In what ways is exploration a natural part of the design process?
Design itself is the most radical form of exploration we can engage in because it is about our happiness, our being well in this world. That is precisely why it is always a simultaneous exploration of self and the cosmos. We only need design because we are born without having either the experience or the idea of happiness. This is why we spend the rest of our lives observing, touching, measuring the world and tasting it to understand what makes us feel good. In this way, we also explore our body and our mind. This continuous exploration of self and the world in search of happiness is what we call dreaming. And design is the ambition or claim that there is a method in the way we dream, and the attempt to give a single name to all possible forms of happiness.

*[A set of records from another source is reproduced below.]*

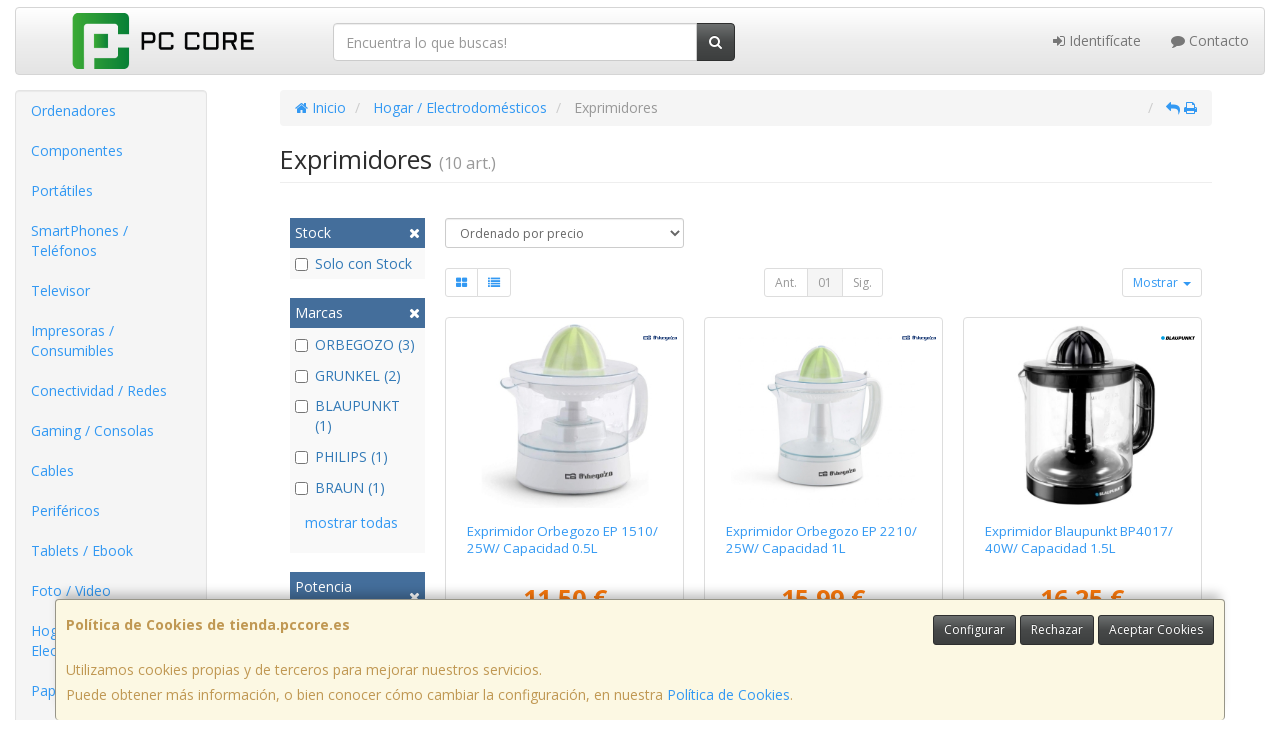

--- FILE ---
content_type: image/svg+xml
request_url: https://imagenes.web4pro.es/marcas/svg/grunkel.svg
body_size: 2096
content:
<?xml version="1.0" encoding="utf-8"?>
<!-- Generator: Adobe Illustrator 28.2.0, SVG Export Plug-In . SVG Version: 6.00 Build 0)  -->
<svg version="1.1" id="Capa_1" xmlns="http://www.w3.org/2000/svg" xmlns:xlink="http://www.w3.org/1999/xlink" x="0px" y="0px"
	 viewBox="0 0 1080 103.7" style="enable-background:new 0 0 1080 103.7;" xml:space="preserve">
<style type="text/css">
	.st0{fill:#048CAB;}
</style>
<g>
	<g>
		<path class="st0" d="M79.7,101.9H31.8C14.3,101.9,0,87.6,0,70V32.8C0,15.2,14.3,0.9,31.8,0.9h86.8v24.3H31.8
			c-4.2,0-7.5,3.4-7.5,7.5V70c0,4.2,3.4,7.5,7.5,7.5h47.9V101.9z"/>
		<path class="st0" d="M118.3,103.7H92.4V63.9H46.3c-5,0-9-4-9-9v-6c0-5,4-9,9-9h72.1V103.7z"/>
		<path class="st0" d="M283.8,94.2l-20.5-27.8c9.4-1.8,16.6-10,16.6-20V21.3c0-11.2-9.1-20.3-20.3-20.3h-77.8
			c-2.6,0-4.6,2.1-4.6,4.6v93.6c0,2.6,2.1,4.6,4.6,4.6h23.2v-37h28.4l24.6,35.1c0.9,1.2,2.3,2,3.8,2h17.2
			C283.9,103.7,286.7,98.1,283.8,94.2z M204.9,25H247c3.8,0,6.9,3.1,6.9,6.9c0,3.8-3.1,6.9-6.9,6.9h-42.1V25z"/>
		<path class="st0" d="M419.2,101h-49c-15.5,0-28.2-12.5-28.2-27.8V4.6c0-2.6,2.1-4.6,4.6-4.6h19.5v71.3c0,2.1,1.8,5.6,4.1,5.6h49
			c2.3,0,4.1-3.5,4.1-5.6V0h19.5c2.6,0,4.6,2.1,4.6,4.6v68.5C447.4,88.5,434.7,101,419.2,101z"/>
		<path class="st0" d="M535.5,103.7H516c-2.6,0-4.6-2.1-4.6-4.6V13c0-6.7,5.4-12,12-12h15.6c4,0,7.8,2,10,5.4L594.6,75V0h19.5
			c2.6,0,4.6,2.1,4.6,4.6v85.2c0,6.7-5.4,12-12,12H590c-4,0-7.8-2-10-5.4l-44.5-67.1V103.7z"/>
		<path class="st0" d="M778.2,95.2L749.3,49l26.6-35.3c4.2-5.1,0.6-12.8-6-12.8h-18.6L723,35.5c-1.3,1.6-3.2,2.5-5.2,2.5h-11.4V0
			h-19.5c-2.6,0-4.6,2.1-4.6,4.6v94.5c0,2.6,2.1,4.6,4.6,4.6h19.5v-38h15.5c1.6,0,3,0.8,3.9,2.1l23.6,35.7h24.3
			C777.9,103.5,780.5,98.8,778.2,95.2z"/>
		<path class="st0" d="M862.5,24.1h60.1c2.6,0,4.6-2.1,4.6-4.6V0h-68.4c-16.9,0-30.7,13.7-30.7,30.7v41.2
			c0,16.9,13.7,30.7,30.7,30.7h68.4V83.2c0-2.6-2.1-4.6-4.6-4.6h-60.1c-3.6,0-6.6-3-6.6-6.6v-8h66.7c2.6,0,4.6-2.1,4.6-4.6V44.5
			c0-2.6-2.1-4.6-4.6-4.6h-66.7v-9.1C855.8,27,858.8,24.1,862.5,24.1z"/>
		<path class="st0" d="M1080,102.6h-66.6c-16.2,0-29.3-13.1-29.3-29.3V4.6c0-2.6,2.1-4.6,4.6-4.6h19.5v73.3c0,2.9,2.3,5.2,5.2,5.2
			h62c2.6,0,4.6,2.1,4.6,4.6V102.6z"/>
	</g>
</g>
</svg>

What are some of the themes and ideas that you would like to see designers exploring through the next few seasons?
In the past few months, we have had a clear experience that the world is one. Even in tragedy, Covid has created a unique experience for all countries — a kind of common past for all humanity that allows us, for the first time, to also imagine a common future for the whole species. It is as if the virus has made us realise that we are all made of one flesh, and that cultural, political, gender and geographical divisions are much less strong than the carnal unity of all human beings. Nations right now are trying to bring back divisions in the human species based on arbitrary differences. Now, fashion is the only true global language. It speaks to everyone because it is the most universal artifact we have. Everyone dresses differently by culture, ethnicity, age, gender, and we dress all day, every day. This universal power of fashion is also a force capable of unifying all peoples of the world. Perhaps fashion should radicalise this ability to give bodies an awareness that they belong to one world, our planet.
How do you, personally, explore what’s new and exciting in fashion?

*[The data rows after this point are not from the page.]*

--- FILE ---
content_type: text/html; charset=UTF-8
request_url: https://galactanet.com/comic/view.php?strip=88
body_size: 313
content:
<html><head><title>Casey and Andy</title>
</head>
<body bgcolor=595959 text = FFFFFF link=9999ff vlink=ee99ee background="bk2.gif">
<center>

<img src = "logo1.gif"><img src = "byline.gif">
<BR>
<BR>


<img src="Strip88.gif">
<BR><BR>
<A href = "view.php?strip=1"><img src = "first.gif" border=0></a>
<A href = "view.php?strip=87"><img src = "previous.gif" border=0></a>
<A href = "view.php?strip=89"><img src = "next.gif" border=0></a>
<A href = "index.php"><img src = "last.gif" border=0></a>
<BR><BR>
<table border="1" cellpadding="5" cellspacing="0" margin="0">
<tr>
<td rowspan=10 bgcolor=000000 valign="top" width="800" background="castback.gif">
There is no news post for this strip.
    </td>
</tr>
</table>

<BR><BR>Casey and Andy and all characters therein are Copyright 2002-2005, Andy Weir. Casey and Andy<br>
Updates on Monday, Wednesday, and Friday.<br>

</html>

I travel frequently and this allows me to observe very different people, to study their tastes, and listen to their desires. Actually, what interests me most is not to observe the present, but to explore what in the present is already working on shaping the world of after tomorrow. And not tomorrow, which is always a consequence of today, but after tomorrow — the kind of future that is not yet predictable and that is unrecognisable compared to the present. That is precisely why it can afford to coincide with an ancestral past. The most radical form of exploration for this should be in dreams: the dream is already an exploration, and being able to explore the dreams of others is the most important faculty for any creative. So much more than observation, dreaming is the most powerful tool of exploration.

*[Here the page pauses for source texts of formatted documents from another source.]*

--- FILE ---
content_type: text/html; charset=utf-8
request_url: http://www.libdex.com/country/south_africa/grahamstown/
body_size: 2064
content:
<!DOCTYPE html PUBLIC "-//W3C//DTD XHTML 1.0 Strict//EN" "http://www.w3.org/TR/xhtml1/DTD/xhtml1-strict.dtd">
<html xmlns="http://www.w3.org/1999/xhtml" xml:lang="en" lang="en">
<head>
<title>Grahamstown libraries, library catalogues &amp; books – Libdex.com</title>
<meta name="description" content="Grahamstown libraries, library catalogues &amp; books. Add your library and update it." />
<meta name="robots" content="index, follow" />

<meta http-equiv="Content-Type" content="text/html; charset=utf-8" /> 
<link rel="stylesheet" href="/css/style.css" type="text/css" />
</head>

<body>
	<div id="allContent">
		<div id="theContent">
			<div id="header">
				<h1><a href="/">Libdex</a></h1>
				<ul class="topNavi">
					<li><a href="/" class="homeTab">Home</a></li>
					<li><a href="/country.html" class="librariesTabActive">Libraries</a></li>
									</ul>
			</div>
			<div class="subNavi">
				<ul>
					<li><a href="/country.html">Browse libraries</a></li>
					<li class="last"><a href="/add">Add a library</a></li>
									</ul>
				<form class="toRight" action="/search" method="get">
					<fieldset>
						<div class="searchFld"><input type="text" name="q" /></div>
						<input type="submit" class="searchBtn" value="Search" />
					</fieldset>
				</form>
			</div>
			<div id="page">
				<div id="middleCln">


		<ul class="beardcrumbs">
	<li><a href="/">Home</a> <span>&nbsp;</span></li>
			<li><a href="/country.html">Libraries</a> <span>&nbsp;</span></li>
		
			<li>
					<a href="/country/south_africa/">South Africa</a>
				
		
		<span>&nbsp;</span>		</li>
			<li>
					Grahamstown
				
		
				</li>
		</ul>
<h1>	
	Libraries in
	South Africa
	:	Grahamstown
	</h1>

How have the past few years shaped your exploration through social media and the virtual world?
It may sound paradoxical but the most important thing for me in social media is the ability to easily build up an archive of collections and runway shows, which was very difficult in the past with print media. Because of social media, I think the big design houses have had to finally assume that they are an open-air archive of forms and not just forces of the ephemeral. These forms remain forever, even if they have marked only one season.
This interview has been lightly edited for clarity.